Sensing his approach, the witch queen sends out her demons to sink his ship, but he is protected by the rowan-wood keel. She then sends out her dragon, who cannot harm the ship but can push it back out to sea.
Childe Wynd feigns a retreat, but circles around and lands at another place. When he sets foot on ground, the witch queen’s power begins to fade. Childe Wynd finds the dying dragon and is about to slay it when the dragon begs, with his sister’s voice, for him to kiss it three times. This he does, and Margaret returns to her human form.
Child Wynd then turns the cowering witch into a black toad and takes over his father’s throne. The black toad, to this day, can be seen in the gardens of Bamborough Castle.
“Yes,” I say, “I recall the tale.

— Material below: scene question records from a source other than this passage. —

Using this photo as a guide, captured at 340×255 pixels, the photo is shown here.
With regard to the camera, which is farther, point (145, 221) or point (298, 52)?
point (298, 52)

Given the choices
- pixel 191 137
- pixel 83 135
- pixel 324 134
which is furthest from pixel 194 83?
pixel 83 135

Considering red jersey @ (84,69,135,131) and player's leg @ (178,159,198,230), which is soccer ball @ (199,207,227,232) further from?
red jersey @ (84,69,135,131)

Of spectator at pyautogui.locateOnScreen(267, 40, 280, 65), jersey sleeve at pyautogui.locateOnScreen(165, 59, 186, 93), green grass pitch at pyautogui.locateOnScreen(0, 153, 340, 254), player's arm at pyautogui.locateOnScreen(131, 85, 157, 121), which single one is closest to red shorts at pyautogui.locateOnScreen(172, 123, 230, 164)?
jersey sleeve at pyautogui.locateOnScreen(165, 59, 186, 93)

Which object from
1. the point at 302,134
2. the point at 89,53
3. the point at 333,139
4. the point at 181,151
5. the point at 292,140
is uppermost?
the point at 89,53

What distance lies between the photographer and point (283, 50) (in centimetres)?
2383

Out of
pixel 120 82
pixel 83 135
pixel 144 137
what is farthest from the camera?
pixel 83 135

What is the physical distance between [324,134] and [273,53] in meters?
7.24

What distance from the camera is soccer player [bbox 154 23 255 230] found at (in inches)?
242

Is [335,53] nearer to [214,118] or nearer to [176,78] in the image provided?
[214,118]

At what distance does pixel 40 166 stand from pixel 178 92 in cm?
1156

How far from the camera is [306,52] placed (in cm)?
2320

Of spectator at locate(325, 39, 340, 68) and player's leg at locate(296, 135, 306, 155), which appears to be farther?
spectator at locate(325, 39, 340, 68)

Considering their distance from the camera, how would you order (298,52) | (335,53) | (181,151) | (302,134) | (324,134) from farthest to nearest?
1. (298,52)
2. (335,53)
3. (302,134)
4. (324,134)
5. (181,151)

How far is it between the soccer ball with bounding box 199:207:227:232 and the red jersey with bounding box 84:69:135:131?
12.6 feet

Really charming, I think.”
Ultima stares at me, unabashedly and with alarm.
“Perhaps,” I suggest, “should we talk about this.”
Fairy Tale of the Month: May 2021 The Laidly Worm of Spindleston Heugh – Part Two
“Let’s start,” Ultima says, “with your world’s unhealthy obsession with people marrying each other.”

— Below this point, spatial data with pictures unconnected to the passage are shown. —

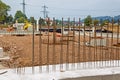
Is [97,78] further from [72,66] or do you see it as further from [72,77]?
[72,66]

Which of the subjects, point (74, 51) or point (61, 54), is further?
point (74, 51)

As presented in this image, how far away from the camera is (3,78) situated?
12.3 feet

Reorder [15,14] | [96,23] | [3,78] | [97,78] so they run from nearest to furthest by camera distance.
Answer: [3,78]
[97,78]
[96,23]
[15,14]

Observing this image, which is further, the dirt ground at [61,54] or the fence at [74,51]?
the dirt ground at [61,54]

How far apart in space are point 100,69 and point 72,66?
0.49 metres

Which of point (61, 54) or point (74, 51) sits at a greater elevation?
point (61, 54)

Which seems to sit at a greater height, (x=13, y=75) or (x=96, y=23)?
(x=96, y=23)

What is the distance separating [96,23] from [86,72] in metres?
1.46

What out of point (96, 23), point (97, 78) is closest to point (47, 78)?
point (97, 78)

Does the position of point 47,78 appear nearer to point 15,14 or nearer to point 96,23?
point 96,23

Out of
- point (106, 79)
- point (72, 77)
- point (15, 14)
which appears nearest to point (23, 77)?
point (72, 77)

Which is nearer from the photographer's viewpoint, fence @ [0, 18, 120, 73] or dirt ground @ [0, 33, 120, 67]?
fence @ [0, 18, 120, 73]

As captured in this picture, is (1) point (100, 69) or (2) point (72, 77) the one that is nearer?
(2) point (72, 77)

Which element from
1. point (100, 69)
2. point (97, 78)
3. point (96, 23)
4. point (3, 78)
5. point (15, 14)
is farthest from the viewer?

“I take it then, you don’t have marriages in your world?” I probe.
“We do. We,” she says with emphasis, “are married to our dragons, pretty much from birth.”

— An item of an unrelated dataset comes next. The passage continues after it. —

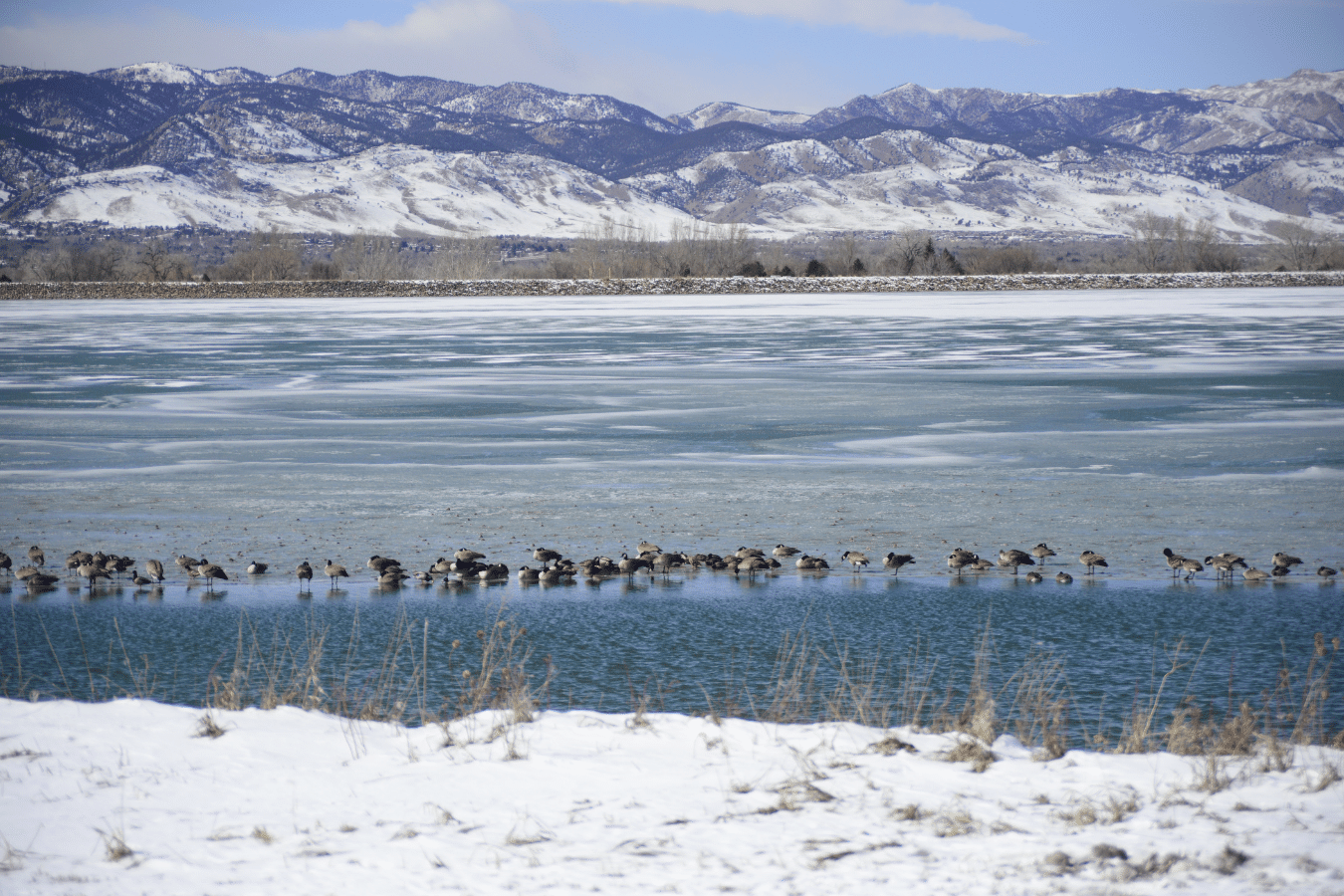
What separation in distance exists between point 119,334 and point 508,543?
3139 centimetres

“Goodness, you don’t have children by your dragons, do you?”
“Well of course not. Children are through liaisons. Now, some liaisons are permanent and others come and go. If I understand correctly, your marriages are like our permanent liaisons, only you are bound until one of the party dies.”
“I’ll confess, our marriage vows say, ‘. . . until death do you part.’ However, the reality is that there are many that end in divorce.”
“Divorce,” Ultima echoes. “That word is not in my world’s vocabulary.”
“A separation, parting of ways,” I explain.
“Oh! Such a thing does not happen between humans and dragons. We are ‘. . . until death do us part.” That is, I am sorry to say, hard on our dragons, they being much longer-lived than we humans. They must endure death in all of their marriages.”
Sounds to me as though humans are like pets to the dragons, I say to myself.
“But,” Ultima continues, “this notion of divorce, I did not see that reflected in your fairy tales.’
I think about that for a little. “No, you wouldn’t. The tales never deal with divorce. More often the first wife dies, and the man remarries, bringing his new wife’s daughter or daughters into his household to the subjection of his own daughter.”
“Well,” says Ultima, “in our tale, poor Margaret gets turned into a ‘worm’ as the story calls a dragon. And let me object to your world’s treatment of dragons. My goodness, calling them worms as if they are akin to squishy, slimy, earth-burrowing creatures. Turning humans into dragons as some sort of punishment? What in your world is that about? But, I will let that pass for argument’s sake.”
I smile to myself.
“If,” she moves on, “divorce is not being represented in the fairy tales, what else is not fully represented? I want to talk about the disappearing fathers.
“In our tale, the king is out hunting and brings back a bride. His children, who are the hero and heroine of the tale, are left out in the cold, while their father simply fades out of the narrative. Can you explain that?”
“That is a fairy-tale trope,” I say. “Fathers in reality . . .”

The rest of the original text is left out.